- GIVEN INSTRUCTION: Copy only what runs from the line containing "Within what is" through the end of the material below, line for line, with both ends included.

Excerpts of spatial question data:
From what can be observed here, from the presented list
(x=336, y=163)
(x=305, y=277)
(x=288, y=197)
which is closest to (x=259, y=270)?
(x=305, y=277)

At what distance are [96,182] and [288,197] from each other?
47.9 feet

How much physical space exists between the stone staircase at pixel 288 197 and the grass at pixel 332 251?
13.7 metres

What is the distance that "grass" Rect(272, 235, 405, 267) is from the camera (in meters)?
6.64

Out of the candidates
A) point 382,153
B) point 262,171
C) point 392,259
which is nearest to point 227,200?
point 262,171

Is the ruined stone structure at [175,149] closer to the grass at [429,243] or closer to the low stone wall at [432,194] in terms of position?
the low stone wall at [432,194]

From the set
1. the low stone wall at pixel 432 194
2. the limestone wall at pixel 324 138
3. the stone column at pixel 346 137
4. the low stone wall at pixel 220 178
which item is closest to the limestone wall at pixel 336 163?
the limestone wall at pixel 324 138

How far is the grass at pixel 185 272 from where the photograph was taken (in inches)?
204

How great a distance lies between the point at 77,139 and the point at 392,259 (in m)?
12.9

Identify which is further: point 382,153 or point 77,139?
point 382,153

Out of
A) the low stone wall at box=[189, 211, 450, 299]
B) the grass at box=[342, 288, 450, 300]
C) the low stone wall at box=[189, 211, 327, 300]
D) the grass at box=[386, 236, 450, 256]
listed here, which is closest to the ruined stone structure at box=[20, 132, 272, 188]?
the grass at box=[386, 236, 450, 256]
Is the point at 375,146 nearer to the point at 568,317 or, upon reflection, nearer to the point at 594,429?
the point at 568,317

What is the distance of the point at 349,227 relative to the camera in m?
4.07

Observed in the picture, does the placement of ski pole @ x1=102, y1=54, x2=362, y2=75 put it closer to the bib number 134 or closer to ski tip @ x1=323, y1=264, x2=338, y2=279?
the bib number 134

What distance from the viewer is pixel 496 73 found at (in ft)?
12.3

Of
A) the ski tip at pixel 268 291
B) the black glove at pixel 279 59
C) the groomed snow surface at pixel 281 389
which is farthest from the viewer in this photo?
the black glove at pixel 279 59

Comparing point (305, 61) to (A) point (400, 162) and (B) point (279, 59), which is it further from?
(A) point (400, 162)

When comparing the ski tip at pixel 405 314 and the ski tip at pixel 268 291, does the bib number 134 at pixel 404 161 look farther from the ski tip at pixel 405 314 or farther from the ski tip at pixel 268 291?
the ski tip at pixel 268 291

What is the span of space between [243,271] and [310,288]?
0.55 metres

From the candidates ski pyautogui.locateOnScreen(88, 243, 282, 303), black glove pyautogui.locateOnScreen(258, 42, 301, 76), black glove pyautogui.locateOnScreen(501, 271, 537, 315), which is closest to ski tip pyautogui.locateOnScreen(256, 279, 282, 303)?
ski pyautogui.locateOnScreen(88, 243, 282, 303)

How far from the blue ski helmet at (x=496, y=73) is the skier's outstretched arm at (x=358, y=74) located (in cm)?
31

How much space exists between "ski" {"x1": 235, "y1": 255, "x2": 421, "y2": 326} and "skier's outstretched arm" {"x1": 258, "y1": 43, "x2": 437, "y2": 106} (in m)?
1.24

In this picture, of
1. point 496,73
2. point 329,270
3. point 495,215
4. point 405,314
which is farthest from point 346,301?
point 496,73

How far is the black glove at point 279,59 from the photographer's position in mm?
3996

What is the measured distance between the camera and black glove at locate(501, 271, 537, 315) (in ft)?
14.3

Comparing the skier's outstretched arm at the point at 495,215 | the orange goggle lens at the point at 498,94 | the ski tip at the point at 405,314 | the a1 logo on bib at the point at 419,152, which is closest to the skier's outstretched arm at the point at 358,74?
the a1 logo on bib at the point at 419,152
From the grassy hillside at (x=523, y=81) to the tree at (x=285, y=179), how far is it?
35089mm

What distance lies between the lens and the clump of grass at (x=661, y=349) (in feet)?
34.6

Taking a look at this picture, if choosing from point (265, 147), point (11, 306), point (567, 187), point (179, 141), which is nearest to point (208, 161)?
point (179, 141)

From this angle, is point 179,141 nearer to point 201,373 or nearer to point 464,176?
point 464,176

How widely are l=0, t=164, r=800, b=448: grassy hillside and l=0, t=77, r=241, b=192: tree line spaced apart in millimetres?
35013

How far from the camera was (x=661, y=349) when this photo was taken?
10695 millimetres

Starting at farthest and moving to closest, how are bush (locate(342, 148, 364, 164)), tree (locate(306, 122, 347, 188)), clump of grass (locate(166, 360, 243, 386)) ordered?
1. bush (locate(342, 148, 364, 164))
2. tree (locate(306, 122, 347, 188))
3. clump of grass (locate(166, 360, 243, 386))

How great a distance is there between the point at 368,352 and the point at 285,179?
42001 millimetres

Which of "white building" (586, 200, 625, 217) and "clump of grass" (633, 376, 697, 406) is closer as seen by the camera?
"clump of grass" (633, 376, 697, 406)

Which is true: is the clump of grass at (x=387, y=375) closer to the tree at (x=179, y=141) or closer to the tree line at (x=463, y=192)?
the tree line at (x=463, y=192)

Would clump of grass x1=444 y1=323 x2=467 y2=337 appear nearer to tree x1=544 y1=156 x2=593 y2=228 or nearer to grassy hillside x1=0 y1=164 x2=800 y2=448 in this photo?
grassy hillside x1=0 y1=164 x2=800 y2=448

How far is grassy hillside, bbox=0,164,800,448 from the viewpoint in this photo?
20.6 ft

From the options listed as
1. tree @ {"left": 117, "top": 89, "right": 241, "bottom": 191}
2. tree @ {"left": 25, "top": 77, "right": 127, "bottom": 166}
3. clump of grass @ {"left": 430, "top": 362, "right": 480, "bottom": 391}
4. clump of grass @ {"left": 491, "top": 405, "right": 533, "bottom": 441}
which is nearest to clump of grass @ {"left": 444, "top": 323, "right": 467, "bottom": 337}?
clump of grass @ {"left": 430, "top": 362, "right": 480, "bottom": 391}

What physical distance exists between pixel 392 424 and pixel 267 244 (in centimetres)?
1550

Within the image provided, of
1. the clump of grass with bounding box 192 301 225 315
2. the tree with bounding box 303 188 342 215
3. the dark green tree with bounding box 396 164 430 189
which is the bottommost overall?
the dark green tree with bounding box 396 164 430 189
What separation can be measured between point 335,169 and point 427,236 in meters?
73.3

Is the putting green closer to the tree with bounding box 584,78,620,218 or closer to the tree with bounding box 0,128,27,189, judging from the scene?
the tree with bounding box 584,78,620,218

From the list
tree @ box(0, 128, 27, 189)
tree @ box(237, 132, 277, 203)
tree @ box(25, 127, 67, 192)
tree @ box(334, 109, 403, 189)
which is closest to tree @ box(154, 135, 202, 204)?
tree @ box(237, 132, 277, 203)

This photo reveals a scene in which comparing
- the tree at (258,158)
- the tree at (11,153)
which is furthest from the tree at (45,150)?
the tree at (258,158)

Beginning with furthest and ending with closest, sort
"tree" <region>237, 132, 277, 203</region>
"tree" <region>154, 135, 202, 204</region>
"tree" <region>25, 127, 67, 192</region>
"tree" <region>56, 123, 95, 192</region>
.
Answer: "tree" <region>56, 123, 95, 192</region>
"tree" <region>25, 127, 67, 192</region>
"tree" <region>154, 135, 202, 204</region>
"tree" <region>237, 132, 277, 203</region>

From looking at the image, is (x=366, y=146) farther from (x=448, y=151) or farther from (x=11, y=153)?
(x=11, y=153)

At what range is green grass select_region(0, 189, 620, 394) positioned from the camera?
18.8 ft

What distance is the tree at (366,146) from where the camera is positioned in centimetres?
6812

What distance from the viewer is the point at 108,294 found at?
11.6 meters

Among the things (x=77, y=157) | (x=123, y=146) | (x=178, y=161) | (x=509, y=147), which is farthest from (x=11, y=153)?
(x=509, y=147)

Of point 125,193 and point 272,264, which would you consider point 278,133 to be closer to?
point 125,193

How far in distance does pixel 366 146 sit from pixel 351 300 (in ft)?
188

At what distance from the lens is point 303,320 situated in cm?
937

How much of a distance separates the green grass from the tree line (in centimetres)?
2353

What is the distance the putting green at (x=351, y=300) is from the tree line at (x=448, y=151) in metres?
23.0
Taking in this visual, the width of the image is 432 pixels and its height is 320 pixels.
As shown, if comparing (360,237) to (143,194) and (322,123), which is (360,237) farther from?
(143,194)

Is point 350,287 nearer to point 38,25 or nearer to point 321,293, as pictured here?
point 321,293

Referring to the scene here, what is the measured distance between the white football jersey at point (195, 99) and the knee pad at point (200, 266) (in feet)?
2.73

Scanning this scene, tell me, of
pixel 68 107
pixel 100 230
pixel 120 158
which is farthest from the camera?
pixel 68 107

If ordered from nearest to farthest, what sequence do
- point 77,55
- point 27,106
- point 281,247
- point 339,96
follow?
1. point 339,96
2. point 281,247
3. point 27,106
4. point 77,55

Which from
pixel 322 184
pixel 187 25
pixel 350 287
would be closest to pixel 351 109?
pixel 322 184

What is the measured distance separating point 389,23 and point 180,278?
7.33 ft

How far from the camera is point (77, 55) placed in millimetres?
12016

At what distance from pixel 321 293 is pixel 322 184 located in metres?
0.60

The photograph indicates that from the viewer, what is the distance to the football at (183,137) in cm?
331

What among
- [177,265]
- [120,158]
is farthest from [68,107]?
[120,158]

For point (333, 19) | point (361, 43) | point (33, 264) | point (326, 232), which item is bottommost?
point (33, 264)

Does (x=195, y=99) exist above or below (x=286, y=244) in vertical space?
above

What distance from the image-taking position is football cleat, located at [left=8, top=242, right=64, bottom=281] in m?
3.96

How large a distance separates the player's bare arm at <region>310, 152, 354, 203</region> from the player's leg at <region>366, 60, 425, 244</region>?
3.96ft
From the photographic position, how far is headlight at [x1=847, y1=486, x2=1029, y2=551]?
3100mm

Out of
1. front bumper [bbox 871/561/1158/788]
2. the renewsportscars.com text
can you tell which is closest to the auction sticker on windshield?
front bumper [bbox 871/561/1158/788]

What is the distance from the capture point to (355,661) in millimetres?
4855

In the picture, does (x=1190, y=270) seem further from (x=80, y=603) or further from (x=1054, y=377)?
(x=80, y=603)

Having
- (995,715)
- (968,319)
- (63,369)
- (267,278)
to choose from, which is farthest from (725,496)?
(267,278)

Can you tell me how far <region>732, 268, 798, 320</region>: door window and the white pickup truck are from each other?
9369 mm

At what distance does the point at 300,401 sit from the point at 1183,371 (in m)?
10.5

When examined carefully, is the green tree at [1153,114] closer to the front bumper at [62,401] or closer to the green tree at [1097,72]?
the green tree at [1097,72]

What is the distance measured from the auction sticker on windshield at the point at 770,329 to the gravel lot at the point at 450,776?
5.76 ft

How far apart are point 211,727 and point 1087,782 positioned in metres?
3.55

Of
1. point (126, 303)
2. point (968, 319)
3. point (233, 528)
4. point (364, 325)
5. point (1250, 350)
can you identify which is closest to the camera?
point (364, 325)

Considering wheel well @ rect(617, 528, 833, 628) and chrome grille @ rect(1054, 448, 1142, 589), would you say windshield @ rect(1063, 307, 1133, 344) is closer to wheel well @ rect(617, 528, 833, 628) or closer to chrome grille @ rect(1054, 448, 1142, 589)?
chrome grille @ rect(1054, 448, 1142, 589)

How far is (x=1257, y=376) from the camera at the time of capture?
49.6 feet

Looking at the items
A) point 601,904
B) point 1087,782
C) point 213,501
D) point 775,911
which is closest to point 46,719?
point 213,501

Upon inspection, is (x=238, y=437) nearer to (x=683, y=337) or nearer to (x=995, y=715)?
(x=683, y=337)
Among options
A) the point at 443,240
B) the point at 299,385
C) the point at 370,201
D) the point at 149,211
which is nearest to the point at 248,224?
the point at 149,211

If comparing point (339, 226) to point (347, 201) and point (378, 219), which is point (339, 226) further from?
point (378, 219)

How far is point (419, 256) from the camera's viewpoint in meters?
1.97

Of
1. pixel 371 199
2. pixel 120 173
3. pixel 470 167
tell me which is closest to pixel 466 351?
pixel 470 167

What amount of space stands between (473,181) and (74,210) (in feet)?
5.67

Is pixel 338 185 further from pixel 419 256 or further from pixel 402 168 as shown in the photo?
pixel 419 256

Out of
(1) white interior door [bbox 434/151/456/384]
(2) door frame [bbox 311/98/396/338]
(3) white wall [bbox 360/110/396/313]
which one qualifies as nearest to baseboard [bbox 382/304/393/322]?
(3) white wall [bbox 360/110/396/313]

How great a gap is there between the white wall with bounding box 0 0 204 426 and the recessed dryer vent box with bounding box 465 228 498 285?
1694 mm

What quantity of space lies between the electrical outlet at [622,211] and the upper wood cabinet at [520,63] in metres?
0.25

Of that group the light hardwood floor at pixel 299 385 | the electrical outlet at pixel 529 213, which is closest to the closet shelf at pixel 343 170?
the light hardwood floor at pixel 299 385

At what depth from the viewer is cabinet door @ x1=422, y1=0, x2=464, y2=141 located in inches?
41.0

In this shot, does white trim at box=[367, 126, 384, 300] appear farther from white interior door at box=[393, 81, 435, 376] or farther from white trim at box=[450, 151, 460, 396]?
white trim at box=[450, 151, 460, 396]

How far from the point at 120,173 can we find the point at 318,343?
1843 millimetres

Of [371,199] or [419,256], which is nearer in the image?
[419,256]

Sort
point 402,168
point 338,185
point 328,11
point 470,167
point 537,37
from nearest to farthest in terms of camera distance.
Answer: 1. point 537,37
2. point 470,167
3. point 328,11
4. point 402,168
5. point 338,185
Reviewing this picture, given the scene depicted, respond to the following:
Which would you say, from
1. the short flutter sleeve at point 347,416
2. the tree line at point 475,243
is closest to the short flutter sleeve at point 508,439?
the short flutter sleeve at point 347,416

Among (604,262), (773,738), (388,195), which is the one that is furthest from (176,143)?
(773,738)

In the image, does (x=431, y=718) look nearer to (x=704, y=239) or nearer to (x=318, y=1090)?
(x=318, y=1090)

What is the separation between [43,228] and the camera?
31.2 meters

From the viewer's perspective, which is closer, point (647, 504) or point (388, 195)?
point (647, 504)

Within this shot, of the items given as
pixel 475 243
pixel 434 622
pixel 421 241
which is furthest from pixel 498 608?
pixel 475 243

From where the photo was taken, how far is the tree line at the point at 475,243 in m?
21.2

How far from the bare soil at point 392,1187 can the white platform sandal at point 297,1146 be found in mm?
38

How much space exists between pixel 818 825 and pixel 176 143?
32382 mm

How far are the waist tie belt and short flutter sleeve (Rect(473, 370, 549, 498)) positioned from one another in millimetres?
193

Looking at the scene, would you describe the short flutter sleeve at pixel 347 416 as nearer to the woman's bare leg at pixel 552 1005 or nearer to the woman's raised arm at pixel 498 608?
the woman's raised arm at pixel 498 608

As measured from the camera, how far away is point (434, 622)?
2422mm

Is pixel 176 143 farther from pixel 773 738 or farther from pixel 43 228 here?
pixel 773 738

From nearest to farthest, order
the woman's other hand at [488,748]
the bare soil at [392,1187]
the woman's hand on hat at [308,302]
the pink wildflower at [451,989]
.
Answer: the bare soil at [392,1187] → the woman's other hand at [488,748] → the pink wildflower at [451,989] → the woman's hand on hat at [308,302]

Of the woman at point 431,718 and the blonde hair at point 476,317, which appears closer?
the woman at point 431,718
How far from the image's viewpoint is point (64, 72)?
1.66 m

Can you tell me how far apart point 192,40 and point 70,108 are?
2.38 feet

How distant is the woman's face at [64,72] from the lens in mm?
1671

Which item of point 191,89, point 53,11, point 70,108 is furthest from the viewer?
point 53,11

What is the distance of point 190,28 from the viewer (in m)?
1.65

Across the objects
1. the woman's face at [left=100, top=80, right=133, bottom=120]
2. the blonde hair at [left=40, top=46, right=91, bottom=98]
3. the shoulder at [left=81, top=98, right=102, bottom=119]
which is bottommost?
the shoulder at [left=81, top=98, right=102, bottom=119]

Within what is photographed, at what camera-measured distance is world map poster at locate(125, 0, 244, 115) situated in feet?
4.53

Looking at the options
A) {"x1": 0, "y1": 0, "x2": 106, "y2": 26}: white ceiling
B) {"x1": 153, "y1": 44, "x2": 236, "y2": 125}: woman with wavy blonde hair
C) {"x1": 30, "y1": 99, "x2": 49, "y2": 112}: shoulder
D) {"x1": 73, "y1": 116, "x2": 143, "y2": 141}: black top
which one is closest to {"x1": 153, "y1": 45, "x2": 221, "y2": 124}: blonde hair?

- SOLVED EXERCISE:
Within what is photographed, at what camera-measured distance is world map poster at locate(125, 0, 244, 115) situated in feet?
4.53

Looking at the options
A) {"x1": 0, "y1": 0, "x2": 106, "y2": 26}: white ceiling
B) {"x1": 153, "y1": 44, "x2": 236, "y2": 125}: woman with wavy blonde hair
C) {"x1": 30, "y1": 99, "x2": 49, "y2": 112}: shoulder
D) {"x1": 73, "y1": 116, "x2": 143, "y2": 141}: black top
which one is closest to {"x1": 153, "y1": 45, "x2": 221, "y2": 124}: blonde hair?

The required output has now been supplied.